Public Statements & Remarks

Statement of Chairman Timothy Massad Regarding Approval of Supplemental Proposal to Automated Trading Regulation

November 4, 2016

Good morning. This meeting will come to order. This is a public meeting of the Commodity Futures Trading Commission (CFTC).

I’d like to welcome members of the public, market participants, and members of the media, as well as those taking part on the phone or via webcast. And I’m pleased to be joined by my colleagues, Commissioners Sharon Bowen and Chris Giancarlo.

Today, we gather to consider a supplemental proposal related to “Regulation AT,” our proposed rule to address the increased use of automated trading in our markets.

As we all know, automated trading dominates the markets we oversee. More than 70 percent of trading in futures is now automated. And this is not just in financial futures; we see it in physical commodity futures as well.

Our markets have fundamentally changed as a result. In just a few years, we have gone from open-outcry pits where floor traders jostled elbow-to-elbow to make trades, to a machine dominated market where a millisecond is considered slow—in fact, the new measure is a microsecond. In the time it would take a trader to hang up the phone and signal a bid with his hands in the pit, today’s machines can generate anywhere from 1,600 to 2,000 orders.

But in another respect, our markets have not changed at all. Farmers, ranchers, manufacturers, exporters—businesses of all types—still depend on them to hedge routine risk and engage in price discovery. Whether it is corn or copper, crude oil or cocoa, equities or Treasuries, Japanese yen or British pounds—businesses need these markets. They need them to function reliably, fairly, and free of manipulation or disruption.

If anything has changed, it is that those needs are greater today. Businesses operate worldwide, commodity markets are global, and products are more diverse.

Market participants look to us to make sure these markets operate with integrity. So while the landscape has changed dramatically, our mission has stayed the same.

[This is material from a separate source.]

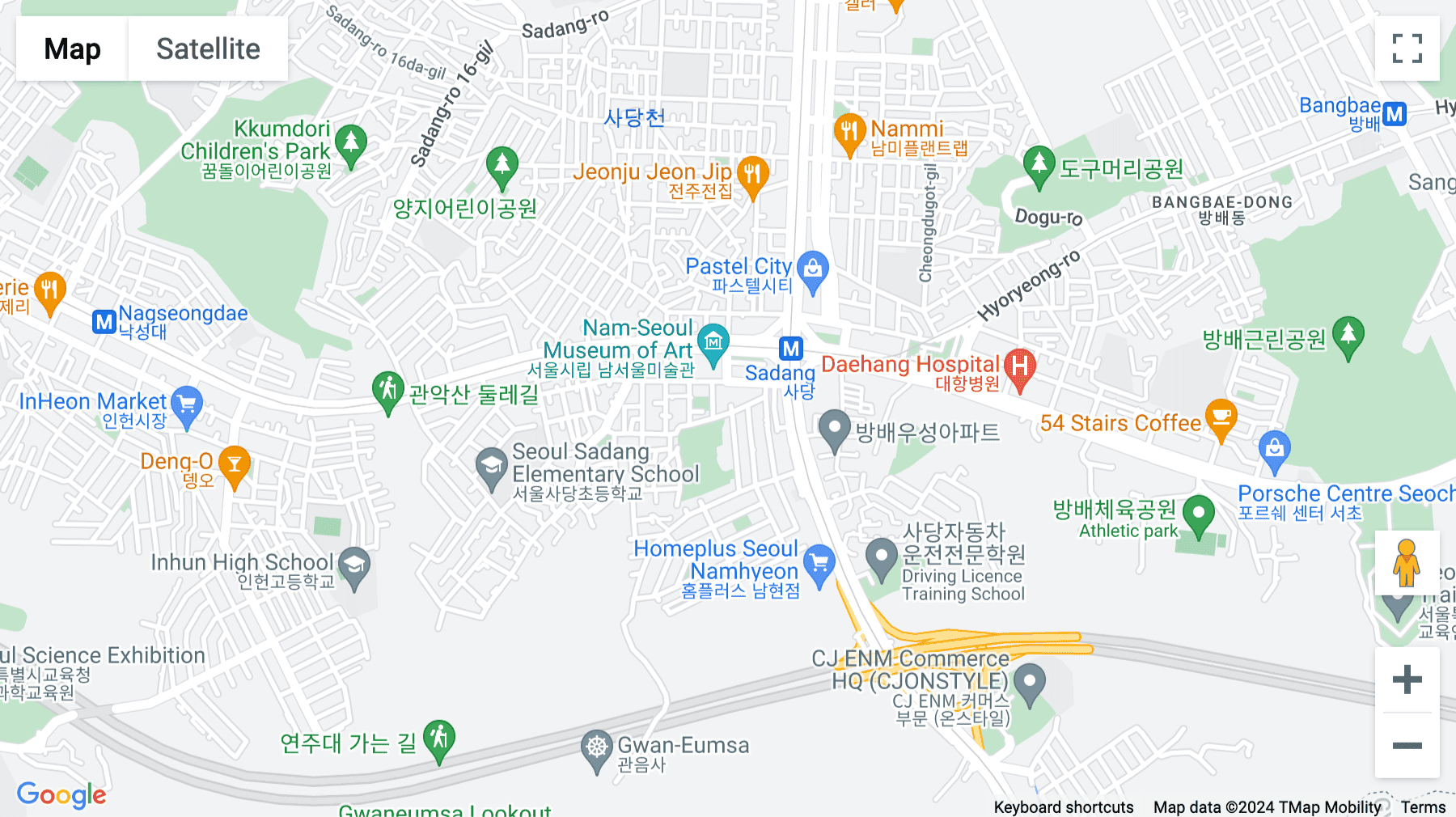 Click for interative map of 61, Namhyeon 3-gil, Sading 1, Seoul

I meet with market participants of all types, and I find that traditional end-users— such as those from the agricultural community—are particularly concerned about the effects of automated trading on these markets. It is especially important for us to be able to respond to the concerns of those who are not so-called “flash boys,” and are only moving at human speed.

It is an illustration of the fact that our regulations have not kept up with our modern markets. Today’s proposal is a part of what we need to do to keep our regulatory system up-to-date, just as you need updates for your phone’s operating system from time to time. There are other things we need to do to modernize our regulatory oversight and, in particular, to engage in adequate surveillance of modern trading methods. We must continue to enhance our ability to receive and analyze message and other types of data. We must have adequate data on trading in related cash markets. Regulators must cooperate to the extent that trading in different markets is linked. And we must continue to address the risk of cyberattacks and other types of technological disruptions in our markets.

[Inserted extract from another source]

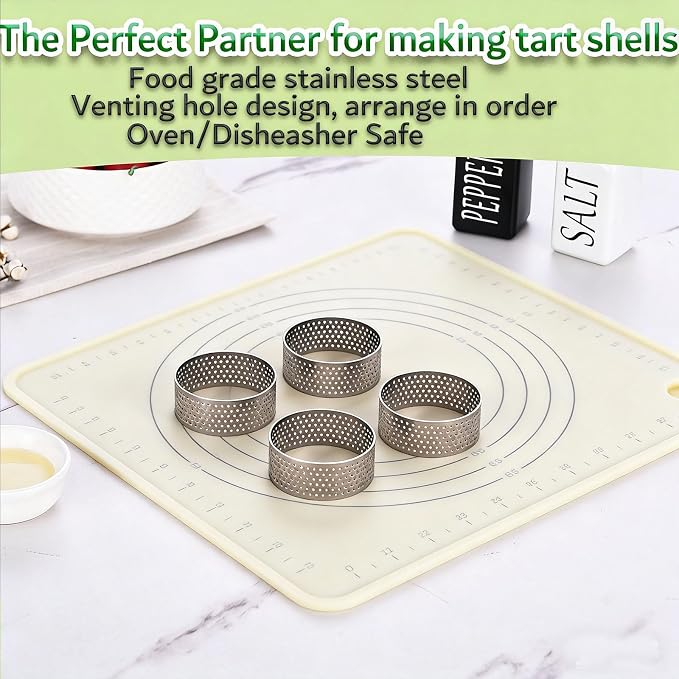 DATANYA 12Pack Tart Rings Perforated Tart Ring, Stainless Steel Cake Rings 2.36Inch Round Mousse Ring Molds for Baking Cooking Dessert, small fruit tartet crust 6cm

Our proposal is designed to minimize the risk of disruption and other problems that can be caused by algorithmic trading, and to make sure we have the tools to deal with those problems should they occur.

It requires reasonable risk controls, using a principles-based approach that would codify many industry best practices.

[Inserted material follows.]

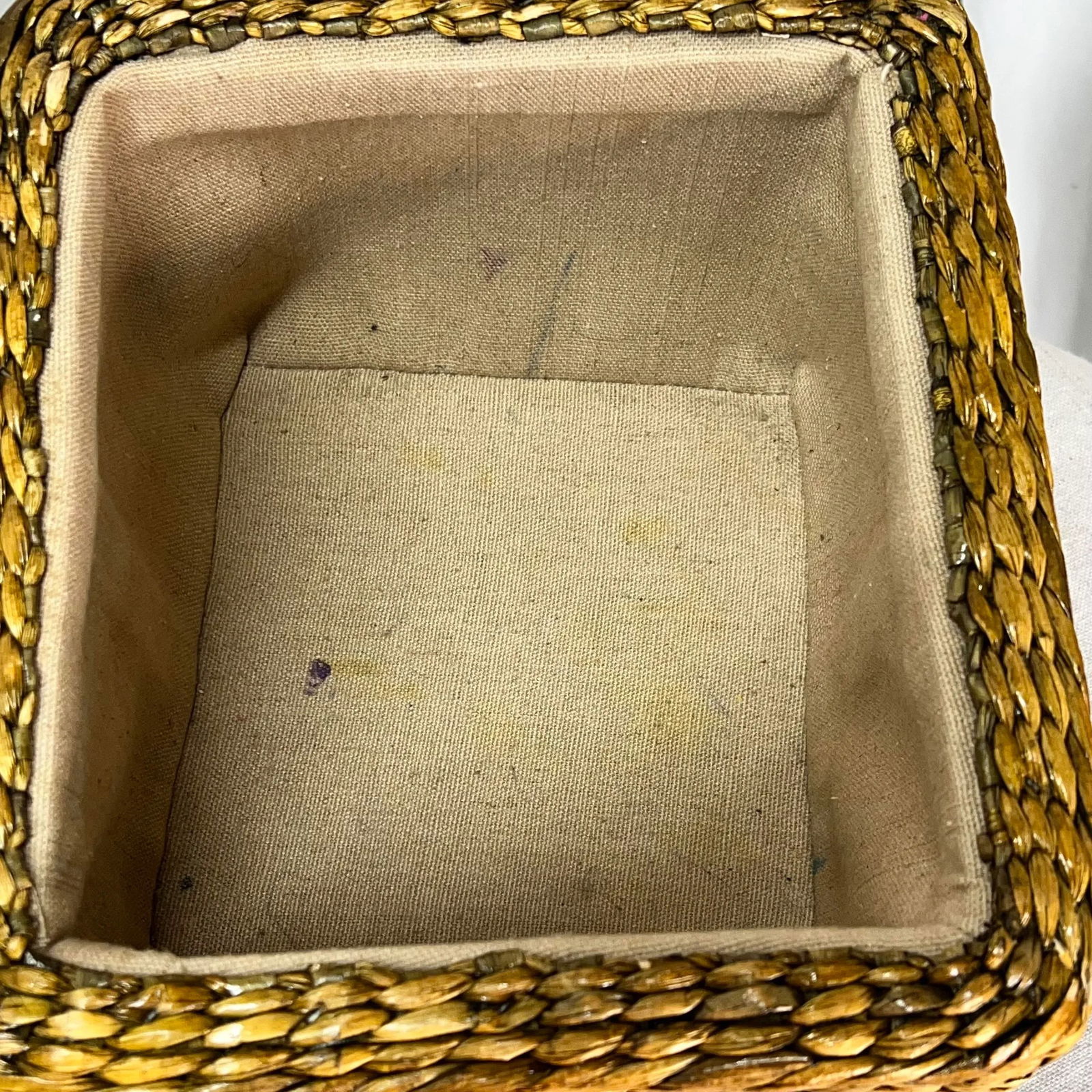 Late 20th Century Square Tabletop Lined Baskets - a Pair - 2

But it does not prescribe the parameters or limits of such controls, because we know how diverse market participants can be, and we believe they are the ones who should determine those specifics.

It requires testing and monitoring of algorithms. It requires the preservation of source code and other records — the equivalent of the records that those trading at human speed have preserved for years.

And it ensures that we would have access to such records when necessary, just as for years we have reviewed the records of traders at human speed.

In the last year, we received significant feedback on the proposal that the Commission unanimously approved in November of 2015. And today’s supplemental proposal makes a number of changes to that initial measure. They reflect the helpful suggestions and comments we have received.

The changes we will consider today modify the basic risk control requirements so that we achieve the proper coverage in an efficient manner. They modify the registration requirement so that it focuses instead on the larger participants. They lessen some of the reporting requirements while still requiring a certification of compliance. And they address the concerns raised about access to source code.

On that issue, the proposal requires the Commission itself to make the decision to seek access to source code. No staff member can do so without Commission approval. This is a significant departure from our standard practice, which allows staff to seek access to information that registrants are required to preserve without a subpoena or specific Commission authorization. The Commission could authorize the staff to seek such access either by means of a subpoena or a special call. That is, the process will require the same level of Commission review that comes with the issuance of a subpoena even if it is for surveillance purposes. Our proposal also describes the steps we can take to preserve the confidentiality of source code.

Our staff will highlight these changes in more detail in a moment, and I want to thank them for all their hard work on this rule.

Let me just conclude by saying we have long engaged in surveillance that involves reviewing information that has significant proprietary value—information on trading strategies, including activities in related markets, or information that would go to whether a position truly is a bona fide hedge, such as purchase or supply commitments of related cash commodities, inventory levels, production expectations and so forth.

We should not have a regulatory regime where those who still trade at human speed are subject to effective surveillance, but those who use machines are not. Our rules should not favor one method over another, and nobody should be able to hide behind their machines.